第17話 ノーム=ルクスペル=アムルシェット
女王は刺された箇所を凍らせた。妖精の剣は人間の小指ほどなので致命傷には至らないわけだが、痛覚は刺激を逃がさない。
「ぼうや、立派になったねえ、それにこれは妖精の剣だね」
女王は胸に刺された剣を抜こうとも、取ろうともしない。目を閉じて傷みを味わっている。
「ママ、今まで落ちこぼれで困らせてご免なさい。だけどこれからは僕が皆を守るから」
女王が怯んでも、レヴィアタンは攻撃の手を休めないばかりか、チャンスとばかりに急所を狙う。
「そうはさせないよ」
ノームは迫撃でレーザーをかわす。一発、大きめの光の迫撃がレヴィアタンの胸元に直撃して後ろに仰け反った。さらにノームは光の障壁でレーザーを防ぐ、そして一発、二発と迫撃を浴びせた。流石は悪魔界第二位、嫉妬の魔神だ。体力がありあまるのか迫撃にすら、叫びをあげるだけで、致命傷にはなっていない。
光の障壁はレーザーを通さない。
「ぼうや、その剣を刺したということはわかっているだろうね?白銀の腕輪をこちらに寄越しな」
ノームは白銀の腕輪を手渡した。妖精の剣は女王に刺さったままだ。
「さあ、“王位継承の儀”を始めるよ」
氷の女王は膝間づいた。女王は両手でノームの小さな体を浮かせて、右腕に白銀の腕輪をはめた。

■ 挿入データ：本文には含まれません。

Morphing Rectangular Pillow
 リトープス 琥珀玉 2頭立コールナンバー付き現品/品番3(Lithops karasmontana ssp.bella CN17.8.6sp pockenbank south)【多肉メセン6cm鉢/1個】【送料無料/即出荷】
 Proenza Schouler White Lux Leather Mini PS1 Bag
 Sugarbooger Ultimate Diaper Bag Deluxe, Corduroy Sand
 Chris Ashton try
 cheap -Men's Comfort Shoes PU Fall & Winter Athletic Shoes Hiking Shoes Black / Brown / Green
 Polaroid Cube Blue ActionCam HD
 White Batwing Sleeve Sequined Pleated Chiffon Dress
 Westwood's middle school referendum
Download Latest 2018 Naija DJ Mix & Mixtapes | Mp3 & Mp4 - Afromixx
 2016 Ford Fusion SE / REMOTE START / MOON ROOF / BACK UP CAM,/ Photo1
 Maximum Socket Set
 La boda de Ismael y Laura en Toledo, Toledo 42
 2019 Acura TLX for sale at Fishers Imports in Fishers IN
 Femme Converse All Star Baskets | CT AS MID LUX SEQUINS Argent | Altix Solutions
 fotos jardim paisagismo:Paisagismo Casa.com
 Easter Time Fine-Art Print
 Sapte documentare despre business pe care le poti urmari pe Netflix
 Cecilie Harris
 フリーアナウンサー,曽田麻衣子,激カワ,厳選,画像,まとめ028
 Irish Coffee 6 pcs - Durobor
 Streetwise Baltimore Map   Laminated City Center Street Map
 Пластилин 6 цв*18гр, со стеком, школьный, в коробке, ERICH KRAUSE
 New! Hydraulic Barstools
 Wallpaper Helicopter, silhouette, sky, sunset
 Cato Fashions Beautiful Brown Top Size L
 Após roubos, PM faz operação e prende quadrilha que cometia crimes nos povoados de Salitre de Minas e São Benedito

「汝が妖精の王になるものか。王たる我に剣を突き刺し、我は汝に屈服し王位を継承する。百と二十ある妖精の頂点に立ち、その幸福と発展に自身を捧げることを白銀の腕輪に誓うか」
女王は頭をあげてノームを見上げる。
ノームは次の誓いの言葉をしっている。
「我、汝の誇りを知りたる者。王に君臨し、百と二十ある妖精のさらなる幸福と発展に自身を捧げることを誓う。この白銀の腕輪こそ妖精王との誓い」
白銀の腕輪は目映く輝く。
「汝に妖精の王として名を授ける。“愛に輝くも者”ノーム=ルクスペル=アムルシェットよ、ここに王位は継承されたり」
辺りの光は収まった。
これで、王位は継承されたのだ。ピクシーランドの新しい王はあの泣き虫ノームだ。だけど彼はもう泣き虫なんかじゃない。勇敢な王なんだ。
光の障壁は消滅する。
「ノーム、そなたがこれからはピクシーランドの正当な王じゃ。とにかく目の前のレヴィアタンを倒そうぞ。わかっているな。わらわはあやつを倒し。この命を持って冥府の門を引っ込ませる」
「わかった。覚悟は出来ているよ」
氷の女王はレヴィアタンを倒し、冥府の門を再度開かせる前に大命で錠をする。
「よし、ではいくぞ。背中の妖精の剣にそなたの神力を注いでおくれ」
ノームは剣に手をかけ、魔力を込める。ヘーラー神による、光の白腕の加護から込められた魔力は神力と呼ばれ、無尽蔵に光が溢れだす。凄まじい魔力だ。
「これは、すごいわ。女王としても高揚が隠せない、あなたのお父さんを思い出したわ」
ヘーラーは貴婦人、処女、淑女、寡婦、あらゆる女性の象徴であり彼女らを加護する存在だ。女王も泡沫のおもいに心を馳せているようだ。
「これでいいかい?」
神力はこれ以上ないくらいに、女王に注がれたようだ。
「アイスヘルオブニブルヘイム!!」
冷気は空間を歪ませて縮め、旋回しながらレヴィアタンに向かって放たれた。
レヴィアタンに衝突する。胸元から氷始め、全身に広がる。いくら暴れようが、レーザーを放とうが、氷の幽閉からは逃れられない。
「ニブルヘイムの神の娘ヘルから永遠の氷をわらわのたましいと引き換えに呼び寄せた。永遠に逃れられまい」
レヴィアタンは氷付けになった。氷は赤く、嫉妬の情念は冷えきっている。仰け反り天を仰いでいるが、昇天はしない。とこしえに氷の呪縛に囚われるだけだ。
嫉妬の大蛇は暴れない。ただ氷の中で死を待つばかりだ。